**Text segment**
Should I do it? With a flood of off-lease leafs coming up in the second half of 2016, and the GM bolt being in production around then, I think the value of the leaf will drop even further. Right now, the range is just good enough for my commute, and as I lose more bars, I have access to a charger at work that would permit me to make the reduced range work (but at $0.32/kwh it's EXPENSIVE). So if there's a better offer between now and Oct, it'll make more financial sense.

Or should I take the offer and hope that the battery loses 4 bars before I reach 60k miles?
 
I think that is the deal I was offered as well but my residual must be quite a bit higher than yours. (Our payment is $100/month). You might want to be checking Car Guru for comparables now and as time goes on. With more of an idea of the options you have it should be easier to make a decision that works for you. Hoping for a new battery might not be your best bet.

**Requirements**
According to the text on the lease decision, how much does charging at the work charger cost?

**Collected material**
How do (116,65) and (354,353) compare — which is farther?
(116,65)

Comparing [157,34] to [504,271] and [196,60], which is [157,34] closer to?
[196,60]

**Exercise solution**
$0.32 per kWh